Ce l’ho solo con l’Fnsi e con ciò che, in Fnsi, lui e tutti i suoi predecessori (l’ultimo successore si è insediato da troppo poco per essere valutato, ma l’aria che tira è la solita al di là delle consuete simulazioni) hanno fatto, non hanno fatto e hanno finto di fare per la categoria di giornalisti alla quale appartengo: quella dei liberi professionisti.
Per capirci: vero è che Siddi e la sua giunta coraggiosa anzichè fuggire a Brindisi si nascosero disonorevolmente dietro la tremula tendina (qui) il 7 luglio del 2014, quando gli autonomi (quorum ego) premevano al portone della Federazione per protestare contro il contratto truffa e la farsa dell’equo compenso.
Ma bisogna anche riconoscere che, durante il suo lungo pontificato, nemmeno Paolo Serventi Longhi (oggi vicepresidente vicario dell’INPGI, carrierona anche lui) fece per noi molto più di Siddi. Nel senso che procurò ai giornalisti italiani gli stessi, miopi danni, dell’altro, solo lasciando che i nodi venissero al pettine dopo, a rilascio lento. E non dimentico che, sulla questione freelance, nel 1998 fu proprio Serventi a ridermi in faccia per primo, sempre al fresco delle umbratili stanze di Corso Vittorio.
Insomma, parrà sorprendente eppure oggi non mi unirò al coro di chi si indigna per l’ascesa di Franco Siddi alla stanza dei bottoni radiotelevisivi nazionali.
Che l’uomo studiasse da politico, del resto, si sapeva da un pezzo. Che avesse simpatie, sebbene ondivaghe come si addice a un navigatore di lungo corso, per la sponda renziana, idem. Per lui l’anno scorso si vagheggiava non a caso un posto in Parlamento, ma siccome la caduta del terzo premier consecutivo non nominato dal popolo pare allontanarsi, ecco giungergli calda calda, è il caso di dirlo visto il clima, la poltrona di consigliere di amministrazione della Rai. Coerenza perfetta con il sistema lottizzatorio di cui fa parte. Dove starebbe la novità?
Franco Siddi  poi è un tipo avveduto, esperto e disincantato. In un certo senso, in quel posto ci sta da Dio se pensiamo in termini di continuità metodologica.

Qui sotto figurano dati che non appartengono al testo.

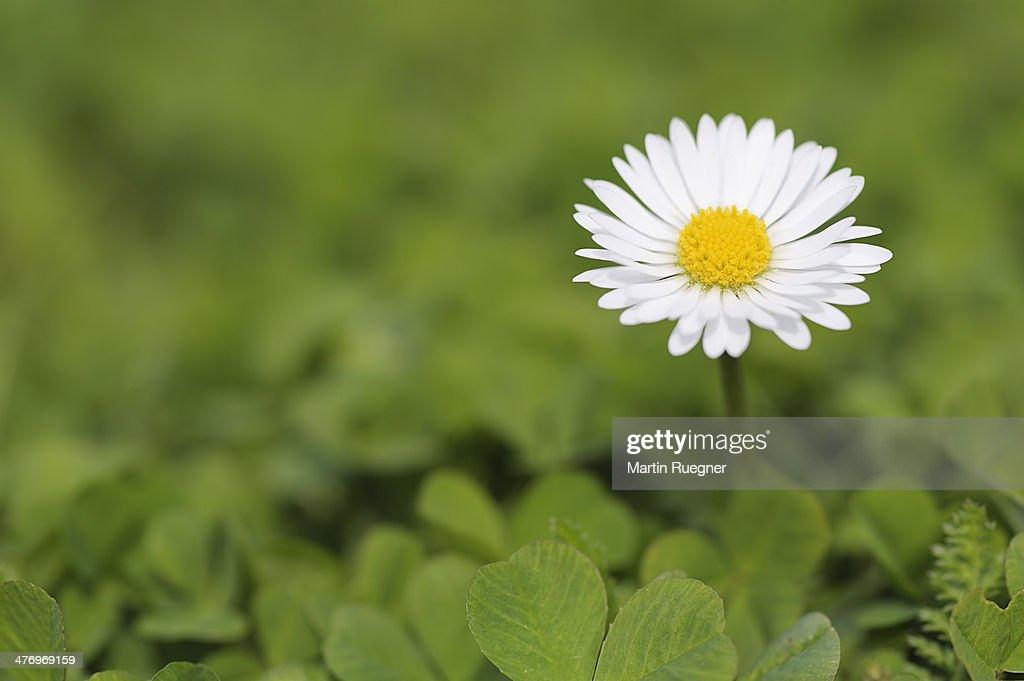 Daisy (Bellis perennis), close up : Stock Photo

In un certo senso, appunto.
Sotto altri, ad esempio sotto quello del suo proverbialmente torrenziale eloquio, sono un po’ meno tranquillo. E prevedo accampamenti, thermos di caffè e notti insonni dell’esecutivo in attesa che il facondo consigliere sardo abbia concluso i suoi interminabili speech, che nemmeno Cicciomessere al tempo del filibustering parlamentare.
Sapranno il nostro e i tre colleghi (Arturo Diaconale, Giancarlo Mazzucca e la presidente Monica Maggioni: 4 su 10 e potevano essere 5 se fosse entrato anche De Bortoli) divenuti con lui membri del cda, portare una qualche acqua al mulino della buona informazione nel servizio pubblico?
Qualcosa mi dice che avranno priorità diverse da questa, ma non è detto che non sapranno operare.
Sarà interessante, casomai, vedere che spazio e che rilievo la nuova Rai di Siddi & co. darà alle rivendicazioni giornalistiche, capire se e quanto la condivisione delle radici sindacali manterrà vicini Siddi e Lorusso al di là delle apparenze correntizie e quali saranno gli scambi di amorosi sensi e rancori tra un cda giornalisticizzato e l’Usigrai.
Insomma, siamo certi che anche a Viale Mazzini Franco Siddi saprà a modo suo farci divertire.
In fondo anche il sarcasmo è una forma di divertimento.